- **Directive**:
Locate each line in the data below that contains the word "concrete" and copy those lines.

- **Listed entries**:
□ □ □

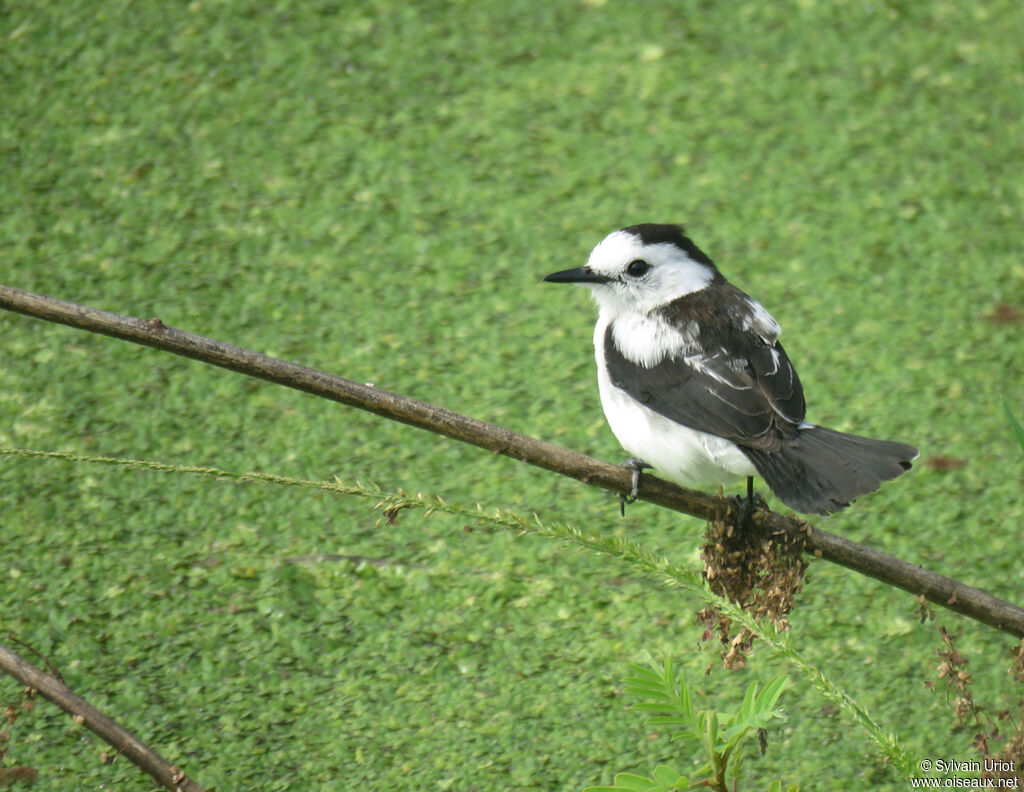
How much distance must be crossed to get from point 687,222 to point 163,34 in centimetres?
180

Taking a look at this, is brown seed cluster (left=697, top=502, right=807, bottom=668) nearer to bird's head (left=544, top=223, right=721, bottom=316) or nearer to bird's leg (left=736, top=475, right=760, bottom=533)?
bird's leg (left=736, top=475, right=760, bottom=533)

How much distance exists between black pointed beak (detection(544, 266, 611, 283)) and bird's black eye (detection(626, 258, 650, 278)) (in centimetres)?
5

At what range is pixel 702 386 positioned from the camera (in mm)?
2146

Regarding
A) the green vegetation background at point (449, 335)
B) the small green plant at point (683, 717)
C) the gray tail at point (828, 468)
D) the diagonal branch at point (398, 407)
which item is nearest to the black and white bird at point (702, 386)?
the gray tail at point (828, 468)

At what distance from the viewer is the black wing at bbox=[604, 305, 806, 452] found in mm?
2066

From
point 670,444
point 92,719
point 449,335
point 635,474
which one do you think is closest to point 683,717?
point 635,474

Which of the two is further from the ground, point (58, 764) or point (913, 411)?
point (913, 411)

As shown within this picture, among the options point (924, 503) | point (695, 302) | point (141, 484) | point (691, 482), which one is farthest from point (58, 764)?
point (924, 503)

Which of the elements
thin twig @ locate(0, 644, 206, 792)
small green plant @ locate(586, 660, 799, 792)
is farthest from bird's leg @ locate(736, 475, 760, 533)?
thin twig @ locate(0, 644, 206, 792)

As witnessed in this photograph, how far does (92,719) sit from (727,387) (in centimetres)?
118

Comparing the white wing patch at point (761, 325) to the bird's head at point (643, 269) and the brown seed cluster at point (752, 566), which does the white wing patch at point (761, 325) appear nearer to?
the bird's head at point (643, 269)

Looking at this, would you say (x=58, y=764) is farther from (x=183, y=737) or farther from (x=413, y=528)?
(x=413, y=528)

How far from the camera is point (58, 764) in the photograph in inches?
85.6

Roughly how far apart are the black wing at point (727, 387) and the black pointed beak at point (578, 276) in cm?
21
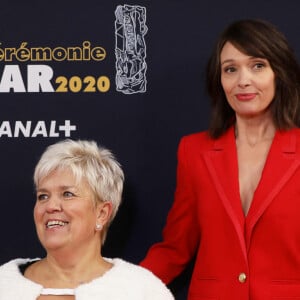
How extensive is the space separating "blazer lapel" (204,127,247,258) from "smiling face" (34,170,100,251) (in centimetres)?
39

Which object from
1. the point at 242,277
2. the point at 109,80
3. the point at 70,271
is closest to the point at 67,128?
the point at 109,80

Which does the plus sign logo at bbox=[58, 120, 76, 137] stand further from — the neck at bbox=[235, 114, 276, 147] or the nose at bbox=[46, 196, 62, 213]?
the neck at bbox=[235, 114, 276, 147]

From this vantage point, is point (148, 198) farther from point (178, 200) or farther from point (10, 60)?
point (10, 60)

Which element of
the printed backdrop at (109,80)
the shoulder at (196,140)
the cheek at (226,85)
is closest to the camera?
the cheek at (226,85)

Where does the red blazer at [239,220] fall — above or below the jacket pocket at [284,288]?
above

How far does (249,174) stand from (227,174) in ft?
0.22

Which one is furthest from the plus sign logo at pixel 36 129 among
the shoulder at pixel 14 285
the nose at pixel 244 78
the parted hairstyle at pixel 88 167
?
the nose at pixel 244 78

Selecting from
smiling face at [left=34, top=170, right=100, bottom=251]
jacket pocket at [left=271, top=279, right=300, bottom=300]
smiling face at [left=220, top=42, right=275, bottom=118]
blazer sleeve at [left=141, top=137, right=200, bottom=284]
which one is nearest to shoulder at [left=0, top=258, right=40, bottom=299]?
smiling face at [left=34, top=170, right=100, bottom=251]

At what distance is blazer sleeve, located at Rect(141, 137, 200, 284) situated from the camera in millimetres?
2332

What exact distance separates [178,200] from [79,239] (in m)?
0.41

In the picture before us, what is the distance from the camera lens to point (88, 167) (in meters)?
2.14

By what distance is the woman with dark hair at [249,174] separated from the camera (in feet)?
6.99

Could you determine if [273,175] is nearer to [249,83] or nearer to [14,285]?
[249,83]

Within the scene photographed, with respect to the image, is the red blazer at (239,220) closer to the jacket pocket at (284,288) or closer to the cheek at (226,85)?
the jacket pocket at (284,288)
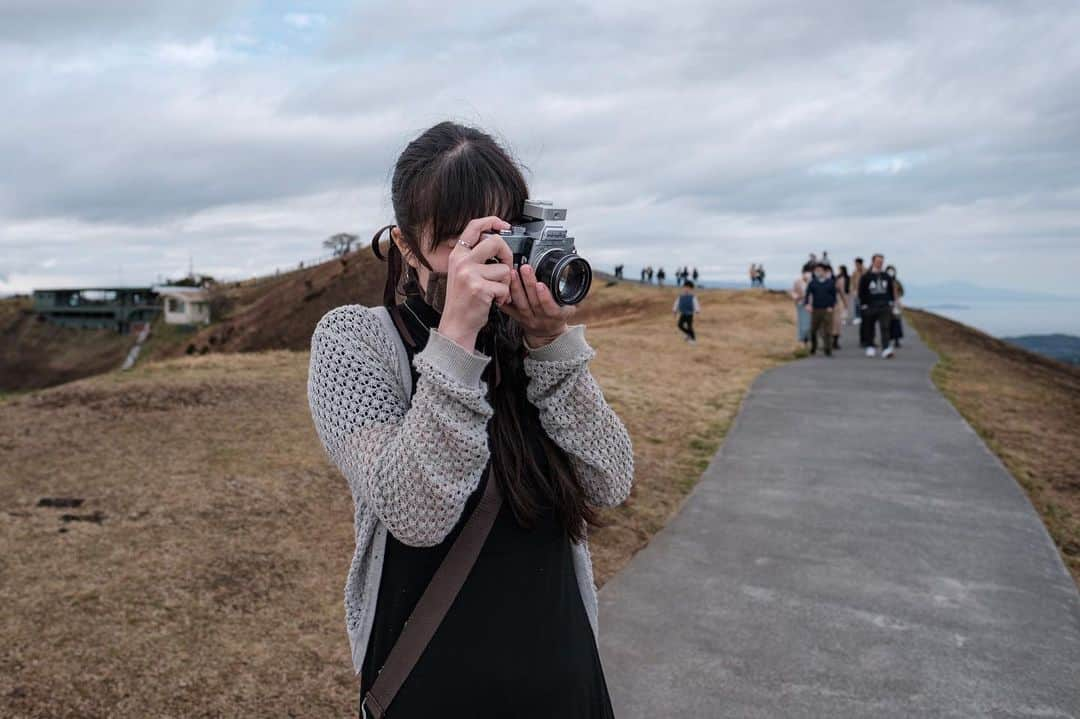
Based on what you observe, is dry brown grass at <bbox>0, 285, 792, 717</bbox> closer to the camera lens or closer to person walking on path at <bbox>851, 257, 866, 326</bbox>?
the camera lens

□ □ □

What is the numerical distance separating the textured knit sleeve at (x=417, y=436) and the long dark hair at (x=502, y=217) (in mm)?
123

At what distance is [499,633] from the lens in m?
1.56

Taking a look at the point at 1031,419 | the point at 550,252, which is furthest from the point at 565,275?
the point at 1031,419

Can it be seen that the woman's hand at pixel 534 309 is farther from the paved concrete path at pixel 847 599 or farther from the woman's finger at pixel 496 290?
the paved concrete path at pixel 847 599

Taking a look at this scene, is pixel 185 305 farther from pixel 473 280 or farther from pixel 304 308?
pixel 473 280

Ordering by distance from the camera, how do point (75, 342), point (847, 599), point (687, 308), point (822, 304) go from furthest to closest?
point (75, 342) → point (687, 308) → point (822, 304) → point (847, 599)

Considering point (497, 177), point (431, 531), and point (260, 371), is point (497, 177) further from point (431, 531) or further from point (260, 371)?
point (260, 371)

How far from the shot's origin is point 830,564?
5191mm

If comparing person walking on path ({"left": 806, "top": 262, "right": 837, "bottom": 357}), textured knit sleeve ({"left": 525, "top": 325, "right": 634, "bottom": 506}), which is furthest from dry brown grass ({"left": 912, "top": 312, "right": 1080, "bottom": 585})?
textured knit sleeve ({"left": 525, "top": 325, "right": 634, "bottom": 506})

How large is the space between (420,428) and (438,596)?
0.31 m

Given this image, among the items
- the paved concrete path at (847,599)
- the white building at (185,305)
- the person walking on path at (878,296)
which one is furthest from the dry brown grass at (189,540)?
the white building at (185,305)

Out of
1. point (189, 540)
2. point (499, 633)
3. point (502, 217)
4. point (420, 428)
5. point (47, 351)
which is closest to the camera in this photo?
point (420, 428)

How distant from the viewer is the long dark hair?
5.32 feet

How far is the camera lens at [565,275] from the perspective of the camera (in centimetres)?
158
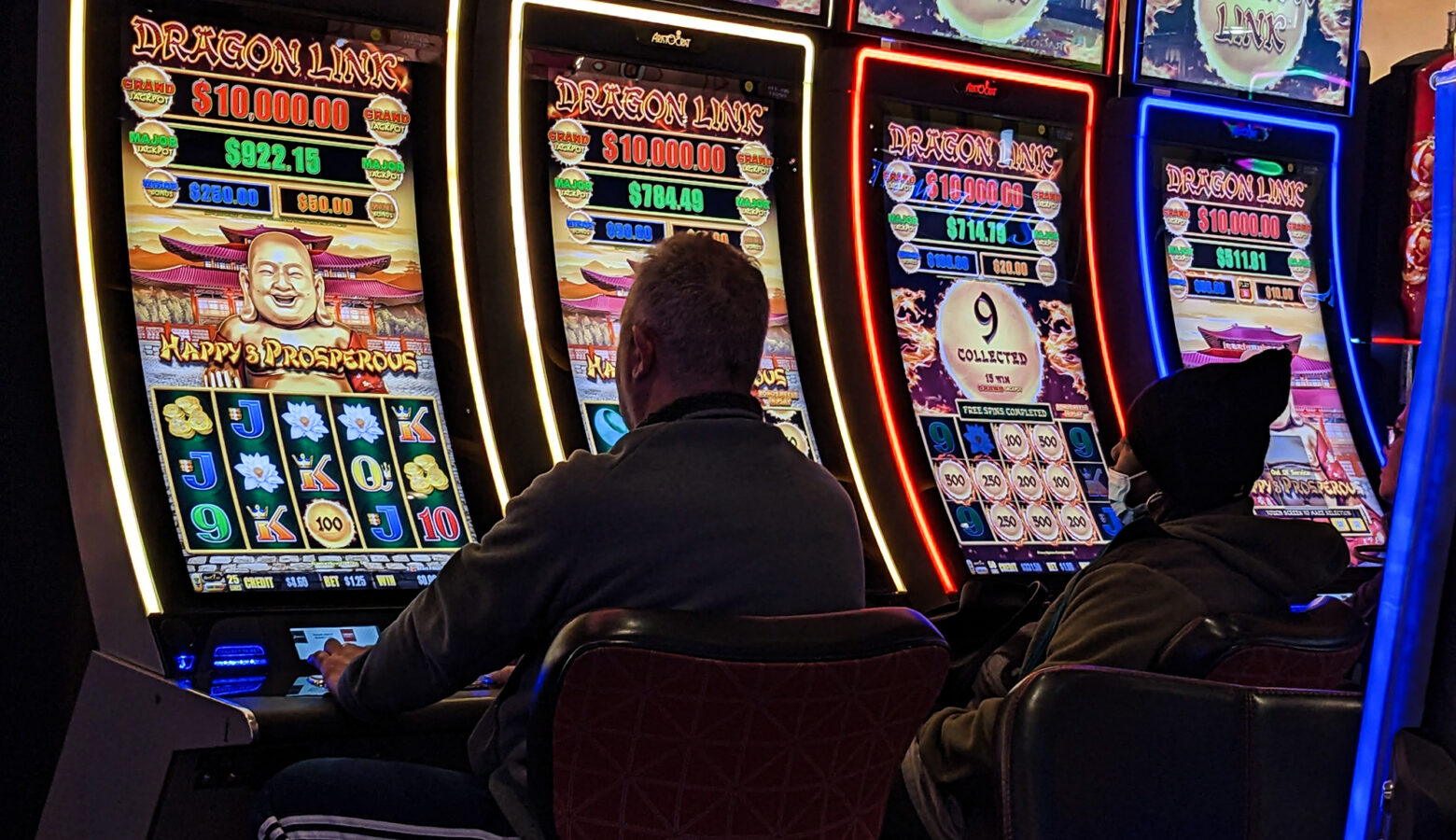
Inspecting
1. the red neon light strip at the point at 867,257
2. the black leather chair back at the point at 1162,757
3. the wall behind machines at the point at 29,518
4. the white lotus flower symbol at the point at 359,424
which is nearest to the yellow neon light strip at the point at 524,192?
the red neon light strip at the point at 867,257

□ □ □

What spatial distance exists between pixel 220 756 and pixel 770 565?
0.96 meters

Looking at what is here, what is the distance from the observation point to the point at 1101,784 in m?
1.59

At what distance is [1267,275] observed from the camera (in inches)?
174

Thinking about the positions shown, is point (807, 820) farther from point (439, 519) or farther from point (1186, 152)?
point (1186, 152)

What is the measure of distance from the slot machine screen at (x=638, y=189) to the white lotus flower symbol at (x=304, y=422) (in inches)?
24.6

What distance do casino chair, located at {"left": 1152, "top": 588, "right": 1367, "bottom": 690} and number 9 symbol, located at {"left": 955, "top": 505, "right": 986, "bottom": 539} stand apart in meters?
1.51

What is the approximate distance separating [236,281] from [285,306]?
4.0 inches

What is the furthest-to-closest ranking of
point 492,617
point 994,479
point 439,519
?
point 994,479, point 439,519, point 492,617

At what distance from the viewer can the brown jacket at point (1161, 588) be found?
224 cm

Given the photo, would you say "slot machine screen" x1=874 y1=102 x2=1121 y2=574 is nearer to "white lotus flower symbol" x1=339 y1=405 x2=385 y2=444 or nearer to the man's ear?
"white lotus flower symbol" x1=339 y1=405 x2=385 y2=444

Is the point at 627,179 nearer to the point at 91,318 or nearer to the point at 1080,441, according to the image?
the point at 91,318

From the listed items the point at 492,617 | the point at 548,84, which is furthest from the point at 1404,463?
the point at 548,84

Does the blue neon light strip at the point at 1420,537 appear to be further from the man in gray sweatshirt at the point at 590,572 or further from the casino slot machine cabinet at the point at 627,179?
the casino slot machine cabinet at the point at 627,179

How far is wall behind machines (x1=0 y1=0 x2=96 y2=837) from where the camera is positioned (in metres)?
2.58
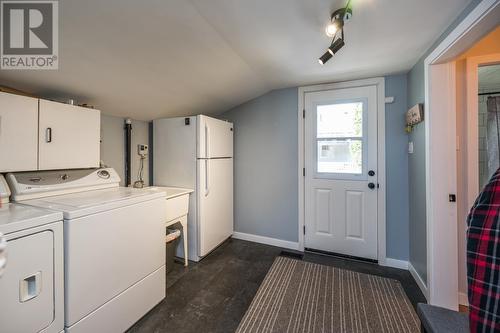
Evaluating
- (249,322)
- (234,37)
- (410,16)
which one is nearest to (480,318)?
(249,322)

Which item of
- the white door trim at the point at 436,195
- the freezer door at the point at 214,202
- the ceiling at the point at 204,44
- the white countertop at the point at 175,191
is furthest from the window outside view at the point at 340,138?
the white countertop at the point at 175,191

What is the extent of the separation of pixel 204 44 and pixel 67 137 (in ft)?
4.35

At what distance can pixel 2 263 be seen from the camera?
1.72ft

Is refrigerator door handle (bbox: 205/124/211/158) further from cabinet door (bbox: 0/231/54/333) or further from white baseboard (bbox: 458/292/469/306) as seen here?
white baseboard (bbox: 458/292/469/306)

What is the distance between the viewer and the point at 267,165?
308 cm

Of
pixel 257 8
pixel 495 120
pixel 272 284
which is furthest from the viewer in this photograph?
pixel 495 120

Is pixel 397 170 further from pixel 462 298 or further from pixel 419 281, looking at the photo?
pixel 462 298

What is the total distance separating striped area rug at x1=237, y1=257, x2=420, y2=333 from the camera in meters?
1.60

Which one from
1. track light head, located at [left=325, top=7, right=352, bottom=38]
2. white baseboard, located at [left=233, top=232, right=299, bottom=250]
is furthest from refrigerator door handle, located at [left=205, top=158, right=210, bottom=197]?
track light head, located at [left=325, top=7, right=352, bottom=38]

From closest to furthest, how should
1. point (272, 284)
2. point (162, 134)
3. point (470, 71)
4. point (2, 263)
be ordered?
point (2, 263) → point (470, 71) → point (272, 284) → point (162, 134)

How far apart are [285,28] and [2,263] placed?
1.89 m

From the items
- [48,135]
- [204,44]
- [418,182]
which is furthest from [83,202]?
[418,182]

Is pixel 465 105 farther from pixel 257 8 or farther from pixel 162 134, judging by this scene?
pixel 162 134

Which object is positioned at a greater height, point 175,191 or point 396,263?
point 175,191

□ □ □

- **Exercise result**:
Can it be seen that the woman's hand at pixel 534 309 is farther from the paved concrete path at pixel 847 599 or farther from the woman's finger at pixel 496 290?
the paved concrete path at pixel 847 599
- the paved concrete path at (847,599)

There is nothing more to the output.